Risk-Adjusted Performance

Weakest

 
Weak
 
Strong
Over the last 90 days Aethir has generated negative risk-adjusted returns adding no value to investors with long positions. In spite of latest unsteady performance, the Crypto's technical indicators remain sound and the latest tumult on Wall Street may also be a sign of longer-term gains for Aethir shareholders.
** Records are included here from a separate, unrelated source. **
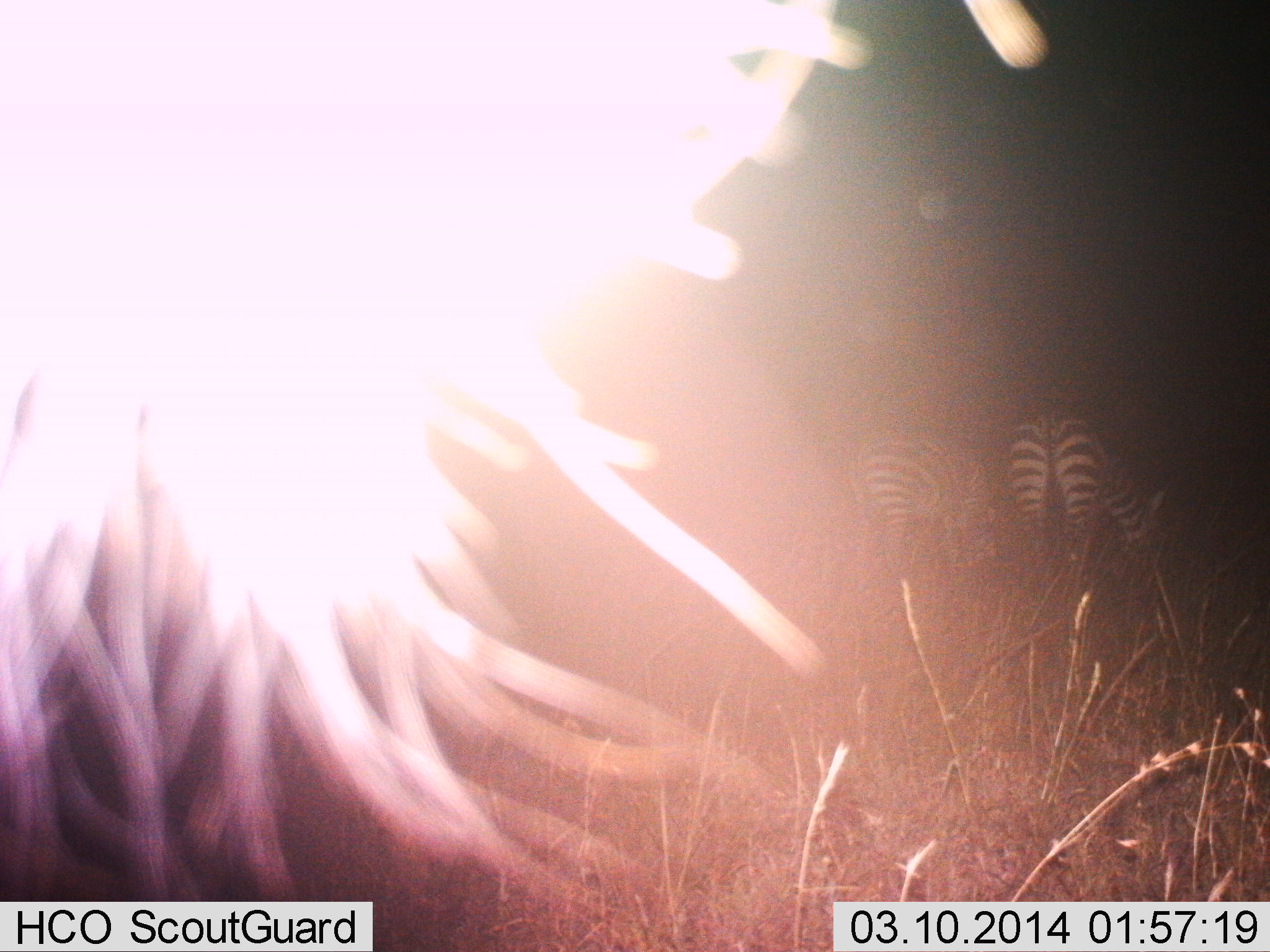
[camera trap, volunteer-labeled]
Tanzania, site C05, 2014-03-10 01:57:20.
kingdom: Animalia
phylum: Chordata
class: Mammalia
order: Perissodactyla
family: Equidae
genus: Equus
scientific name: Equus quagga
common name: plains zebra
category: zebra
Zebra (plains zebra) (Equus quagga), count 2. Behavior (volunteer vote fractions): standing 38%, resting 0%, moving 0%, interacting 0%. Young present (vote fraction): 0%. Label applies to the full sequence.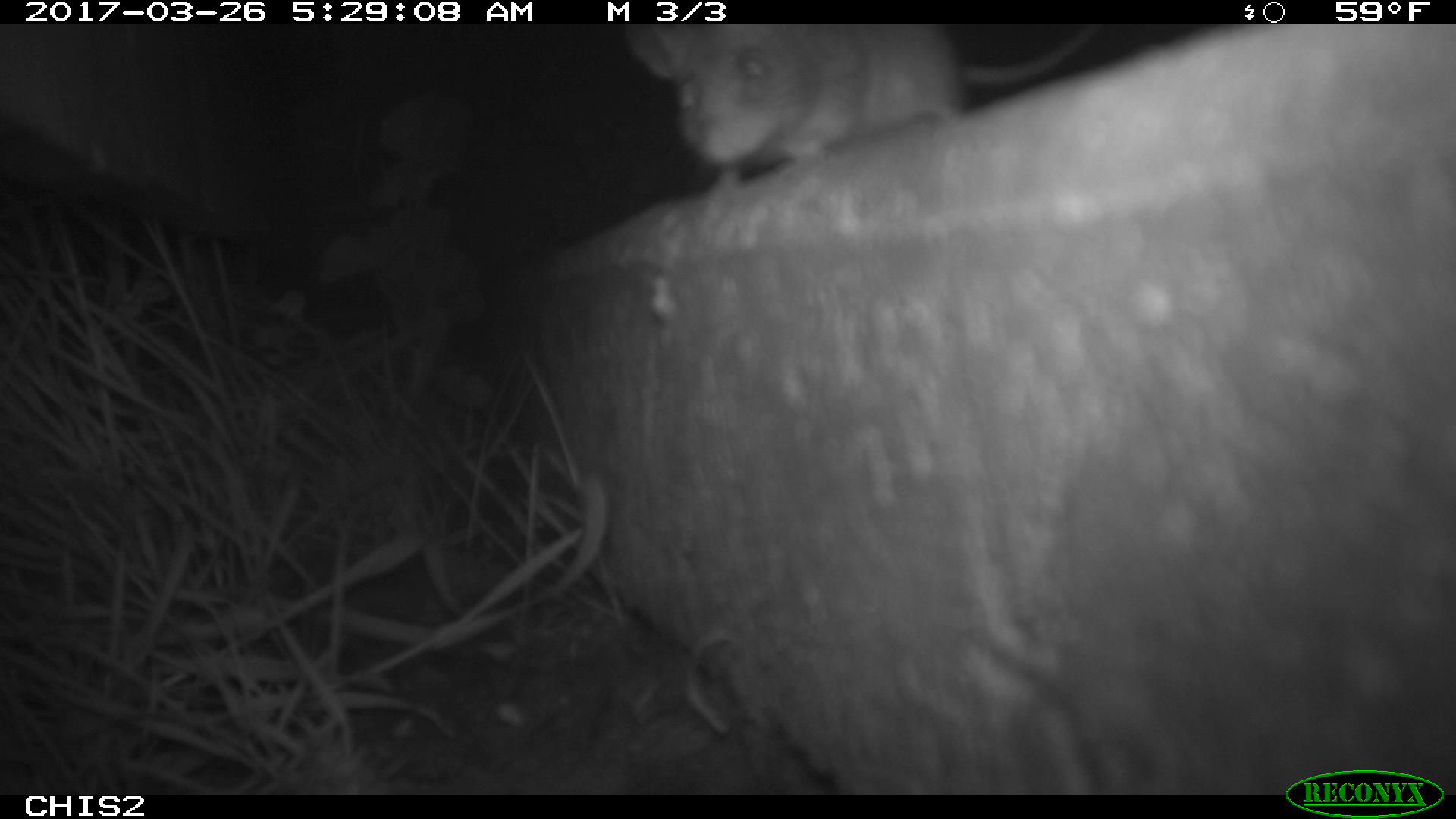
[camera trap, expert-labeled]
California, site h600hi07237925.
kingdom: Animalia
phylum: Chordata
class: Mammalia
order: Rodentia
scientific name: Rodentia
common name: rodent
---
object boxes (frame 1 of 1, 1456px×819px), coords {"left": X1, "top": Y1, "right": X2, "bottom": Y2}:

Graph and Aethir Volatility Contrast

   Predicted Return Density   
       Returns  

Pair Trading with Graph and Aethir

The main advantage of trading using opposite Graph and Aethir positions is that it hedges away some unsystematic risk. Because of two separate transactions, even if Graph position performs unexpectedly, Aethir can make up some of the losses. Pair trading also minimizes risk from directional movements in the market. For example, if an entire industry or sector drops because of unexpected headlines, the short position in Aethir will offset losses from the drop in Aethir's long position.
The idea behind The Graph and Aethir pairs trading is to make the combined position market-neutral, meaning the overall market's direction will not affect its win or loss (or potential downside or upside). This can be achieved by designing a pairs trade with two highly correlated stocks or equities that operate in a similar space or sector, making it possible to obtain profits through simple and relatively low-risk investment.
Check out your portfolio center.
Note that this page's information should be used as a complementary analysis to find the right mix of equity instruments to add to your existing portfolios or create a brand new portfolio. You can also try the Piotroski F Score module to get Piotroski F Score based on the binary analysis strategy of nine different fundamentals.